Chapter 4 digs into what passes as the heart of conservation for many people, the idea of sustainability. As an overall goal, I suggest, sustainability is sorely lacking, and not merely because it is so vague about what is being sustained (a frequent complaint). To rally around sustainability is to turn our backs on a good many conservation lessons accumulated over the past century at high cost. Merely to catalogue the leading lessons of the past century—a worthwhile task, for those who haven’t done it—is to see how vacuous sustainability really is. As a guiding vision sustainability is uninspiring and blurred; its popularity a sign of intellectual amnesia. We can do far better.

Chapter 5 shifts gears, moving from firm but friendly criticism to the task of reconstruction. If conservation is not about sustainability, what, then, is its purpose? To address that question, I turn to the challenge of land management, trying to determine what constitutes good land use. The relevant factors, it turns out, are many, and as we dissect them the subject becomes increasingly complex. Once the pieces are teased apart and labeled, it is possible to isolate the role that science properly plays and to specify how utility, ethics, aesthetics, and human ignorance all fit into the mix. To take an all-things-considered look at good land use is to see how intellectually demanding conservation really is. It is also to see why well-considered strategies and aims, linked to cultural change, are essential.

In chapter 6 I propose six core tasks for the conservation cause to address, starting with the call for a clearer overall goal. I conclude, looking ahead, with “A Conservation Message to the American People.”

At the end of the book is an annotated bibliography of writings on conservation’s critique of modern culture. My reading recommendations, inevitably idiosyncratic, center around twelve books by leading conservation voices. To engage with these books is to perceive in a whole new light not only land conservation but America’s history and culture. The conservation cause does have good ideas and serious minds. We need to use them with greater deliberation and with greater courage.
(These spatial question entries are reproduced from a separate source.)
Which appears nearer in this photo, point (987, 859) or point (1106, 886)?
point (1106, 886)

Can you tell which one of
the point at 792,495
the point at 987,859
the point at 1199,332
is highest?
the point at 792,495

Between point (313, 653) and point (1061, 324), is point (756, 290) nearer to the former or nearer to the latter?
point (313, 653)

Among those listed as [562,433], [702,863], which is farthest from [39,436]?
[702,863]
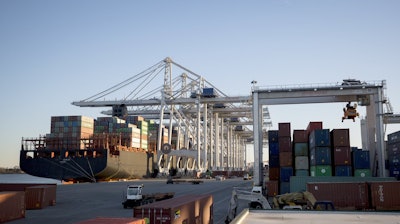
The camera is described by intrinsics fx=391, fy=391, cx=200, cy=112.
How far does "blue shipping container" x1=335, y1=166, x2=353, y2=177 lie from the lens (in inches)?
1480

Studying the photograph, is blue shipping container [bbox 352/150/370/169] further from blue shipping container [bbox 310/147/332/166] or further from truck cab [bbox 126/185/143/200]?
truck cab [bbox 126/185/143/200]

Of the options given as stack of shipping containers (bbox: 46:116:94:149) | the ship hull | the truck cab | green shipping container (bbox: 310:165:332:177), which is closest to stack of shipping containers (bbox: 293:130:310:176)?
green shipping container (bbox: 310:165:332:177)

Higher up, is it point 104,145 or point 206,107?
point 206,107

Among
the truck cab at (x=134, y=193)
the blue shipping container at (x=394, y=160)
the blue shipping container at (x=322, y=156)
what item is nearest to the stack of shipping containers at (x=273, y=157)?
the blue shipping container at (x=322, y=156)

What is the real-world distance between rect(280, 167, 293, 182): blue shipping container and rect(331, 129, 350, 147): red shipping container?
542 centimetres

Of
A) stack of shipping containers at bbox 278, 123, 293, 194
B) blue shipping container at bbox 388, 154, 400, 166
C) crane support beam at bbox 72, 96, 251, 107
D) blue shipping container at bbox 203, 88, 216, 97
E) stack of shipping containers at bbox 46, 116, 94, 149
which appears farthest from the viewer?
blue shipping container at bbox 203, 88, 216, 97

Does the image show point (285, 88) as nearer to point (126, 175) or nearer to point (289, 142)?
point (289, 142)

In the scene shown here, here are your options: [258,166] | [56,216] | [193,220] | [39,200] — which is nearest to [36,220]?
[56,216]

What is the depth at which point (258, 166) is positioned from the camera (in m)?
43.2

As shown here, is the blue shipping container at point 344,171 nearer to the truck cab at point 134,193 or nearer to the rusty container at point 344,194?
the rusty container at point 344,194

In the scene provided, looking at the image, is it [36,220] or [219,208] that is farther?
[219,208]

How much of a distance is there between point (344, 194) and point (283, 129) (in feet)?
48.6

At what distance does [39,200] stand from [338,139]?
27431 mm

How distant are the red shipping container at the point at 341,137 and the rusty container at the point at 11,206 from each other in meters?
27.7
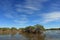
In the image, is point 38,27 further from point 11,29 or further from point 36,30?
point 11,29

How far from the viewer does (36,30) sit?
8006 cm

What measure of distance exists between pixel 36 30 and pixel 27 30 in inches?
350

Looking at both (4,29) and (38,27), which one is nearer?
(38,27)

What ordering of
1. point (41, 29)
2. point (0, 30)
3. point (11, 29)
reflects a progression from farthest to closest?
point (11, 29) < point (0, 30) < point (41, 29)

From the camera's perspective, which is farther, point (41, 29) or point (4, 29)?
point (4, 29)

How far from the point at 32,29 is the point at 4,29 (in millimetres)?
18867

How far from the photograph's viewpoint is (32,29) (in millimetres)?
81500

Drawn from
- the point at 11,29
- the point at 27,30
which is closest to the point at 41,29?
the point at 27,30

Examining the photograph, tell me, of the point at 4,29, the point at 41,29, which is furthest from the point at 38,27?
the point at 4,29

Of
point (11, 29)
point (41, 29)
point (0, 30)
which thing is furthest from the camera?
point (11, 29)

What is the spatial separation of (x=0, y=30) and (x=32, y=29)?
2028 cm

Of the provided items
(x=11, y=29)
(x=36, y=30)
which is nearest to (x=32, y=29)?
(x=36, y=30)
Early in the book I draw on the writings of two twentieth-century giants in conservation, Aldo Leopold and Wendell Berry. I do this because they are important, because conservation needs acknowledged leaders, and because both have so powerfully borne witness to the essential task of fostering change. Leopold and Berry, of course, are hardly the only writers who deserve study. But if we do not know these two—and in their subtle complexity, few of us probably do—then they provide logical places to start. They are invaluable polestars for anyone who would take conservation seriously.

If I am right in asserting that conservationists are too busy or otherwise disinclined to think seriously about core ideas, I invite the reader’s challenge: Why write a book on a topic that few people are likely to read? Serious conservation volumes rarely draw sizeable audiences. This one will likely fare little better, deliberately small though it is. But audiences are as important for their quality as well their size. A few thousand readers—indeed, even a few hundred, seriously engaged—are enough to change the tenor of the cause, to infuse it with new ways to think and talk.

As for the usual excuses—that working conservationists are already too busy, that their rhetoric needs to reach ordinary people where they are—they are true enough but not persuasive. Not every conservationist needs to study thoroughly the underpinnings of the movement. But some do. And those who do then need to help others understand conservation’s ecological, historical, moral, and philosophical foundations. The truth is, conservation is a highly complex undertaking. Pieces of it are easily grasped, but the whole of it emphatically is not. We should be led by amateurs—those who labor out of love. But love is no substitute for probing thought and well-crafted strategies. As for the rhetoric, it does need to remain simple and sensible. But a variety of messages meet that test, some better aimed than others. It’s the aiming that has been the problem.

Ideas have consequences. To secure good consequences, we need good ideas. To produce good ideas, we need to lean harder at the wheel.